As result, I suspect many of these trolls add guilt and shame to their other neuroses. And where do they do from there? A train-track? A bridge? The chemist’s shop? It can’t be a coincidence that suicide rates among men my age are rising. And as for us talking, sharing our fears and getting help – how? Who with? Who even cares? After all, these are the problems we created for ourselves. We are the guilty ones – the rapists, the colonialists, the imperialists, the ones who built a world for ourselves and wouldn’t share it with women or people of colour.
Even though I had nothing to do with any empire, never oppressed anyone or spoke against rights or equity of any kind, I am the enemy. As a result, I have a responsibility. But not to be part of the solution; I must relinquish all claims to wisdom or knowing any answers because clearly whatever was said in the past was wrong and whatever role I would take in the future should be done by somebody who isn’t white, middle-aged and male.
The shame of it is, if I say anything about inequality, injustice or unfairness, my words count for less than those with different sexual orientations, pigments in their skin or ancestors who were oppressed by mine.

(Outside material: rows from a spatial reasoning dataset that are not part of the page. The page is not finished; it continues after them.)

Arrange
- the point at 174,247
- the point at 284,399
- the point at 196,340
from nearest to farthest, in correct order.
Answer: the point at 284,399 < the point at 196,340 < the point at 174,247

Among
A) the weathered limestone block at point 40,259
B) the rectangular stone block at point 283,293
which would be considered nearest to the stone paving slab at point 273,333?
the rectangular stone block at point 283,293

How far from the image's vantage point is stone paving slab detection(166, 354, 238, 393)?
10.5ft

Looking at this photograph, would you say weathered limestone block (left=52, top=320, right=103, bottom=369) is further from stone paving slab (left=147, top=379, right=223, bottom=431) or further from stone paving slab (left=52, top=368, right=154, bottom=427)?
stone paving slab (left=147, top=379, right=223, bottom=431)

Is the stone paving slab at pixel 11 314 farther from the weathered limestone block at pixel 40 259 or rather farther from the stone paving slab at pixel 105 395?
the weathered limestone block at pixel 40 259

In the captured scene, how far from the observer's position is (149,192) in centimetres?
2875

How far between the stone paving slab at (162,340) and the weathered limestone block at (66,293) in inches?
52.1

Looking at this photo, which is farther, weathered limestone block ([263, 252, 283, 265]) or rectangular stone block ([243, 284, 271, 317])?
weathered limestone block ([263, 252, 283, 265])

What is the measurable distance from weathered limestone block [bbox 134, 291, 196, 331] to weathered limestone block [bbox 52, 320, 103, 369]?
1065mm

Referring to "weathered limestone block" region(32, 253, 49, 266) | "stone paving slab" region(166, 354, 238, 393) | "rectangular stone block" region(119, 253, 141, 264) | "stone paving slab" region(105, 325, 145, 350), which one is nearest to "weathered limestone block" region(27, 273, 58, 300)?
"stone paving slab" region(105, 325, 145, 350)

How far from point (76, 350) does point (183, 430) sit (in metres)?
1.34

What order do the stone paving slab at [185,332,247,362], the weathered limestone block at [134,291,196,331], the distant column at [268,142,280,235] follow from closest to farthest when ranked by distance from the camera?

Even though I want women to feel secure and their abusers to stop, it’s not my place to say anything. Even though I want people to be free of their constant battles for identity, I am not the one to help. Even though I want everyone to realise race is a cultural, not a biological, label and we can choose not to use it against each other, my voice won’t be heard. And even if it was, in our strange new world, I can be accused of ‘saviour syndrome’ and my good intentions, despite being designed by nature to protect and provide, mean nothing.
I am the enemy – watch me limp from the battlefield defeated.